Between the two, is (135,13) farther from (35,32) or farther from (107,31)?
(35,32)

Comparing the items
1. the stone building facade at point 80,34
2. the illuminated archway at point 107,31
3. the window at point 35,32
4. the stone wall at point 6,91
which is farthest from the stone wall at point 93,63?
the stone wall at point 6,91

◆ **YOUR OBJECTIVE**:
Give the entries again in full, exactly as they are written.

◆ **SOLVED PROBLEM**:
Between the two, is (135,13) farther from (35,32) or farther from (107,31)?
(35,32)

Comparing the items
1. the stone building facade at point 80,34
2. the illuminated archway at point 107,31
3. the window at point 35,32
4. the stone wall at point 6,91
which is farthest from the stone wall at point 93,63?
the stone wall at point 6,91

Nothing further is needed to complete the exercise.